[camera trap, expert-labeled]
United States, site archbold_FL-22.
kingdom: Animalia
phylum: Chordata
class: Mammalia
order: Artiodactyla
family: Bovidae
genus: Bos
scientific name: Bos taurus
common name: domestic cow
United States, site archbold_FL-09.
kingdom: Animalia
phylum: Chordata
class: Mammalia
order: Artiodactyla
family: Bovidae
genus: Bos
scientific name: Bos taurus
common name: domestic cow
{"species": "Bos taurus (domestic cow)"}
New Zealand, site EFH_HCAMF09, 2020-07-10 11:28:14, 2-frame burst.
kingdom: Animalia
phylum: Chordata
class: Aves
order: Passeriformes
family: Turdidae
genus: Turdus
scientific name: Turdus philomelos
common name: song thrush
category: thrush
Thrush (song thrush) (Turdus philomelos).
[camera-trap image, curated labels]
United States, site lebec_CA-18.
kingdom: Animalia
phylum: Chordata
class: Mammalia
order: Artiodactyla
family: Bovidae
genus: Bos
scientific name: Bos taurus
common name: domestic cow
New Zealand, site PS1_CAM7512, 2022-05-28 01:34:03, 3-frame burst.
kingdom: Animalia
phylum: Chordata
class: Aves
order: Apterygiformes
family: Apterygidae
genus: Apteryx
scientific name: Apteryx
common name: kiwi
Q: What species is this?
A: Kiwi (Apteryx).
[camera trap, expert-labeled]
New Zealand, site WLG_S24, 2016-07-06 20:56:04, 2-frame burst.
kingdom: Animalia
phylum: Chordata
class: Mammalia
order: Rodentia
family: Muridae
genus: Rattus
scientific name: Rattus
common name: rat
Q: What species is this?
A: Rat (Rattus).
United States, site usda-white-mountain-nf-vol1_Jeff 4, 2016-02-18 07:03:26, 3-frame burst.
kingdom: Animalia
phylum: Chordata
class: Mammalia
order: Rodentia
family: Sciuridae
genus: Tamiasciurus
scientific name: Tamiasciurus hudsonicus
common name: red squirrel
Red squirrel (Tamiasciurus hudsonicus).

* [What needs to be done]:
Every line above that holds the string "genus" should be copied into the answer.

* [Task answer]:
genus: Bos
genus: Bos
genus: Turdus
genus: Bos
genus: Apteryx
genus: Rattus
genus: Tamiasciurus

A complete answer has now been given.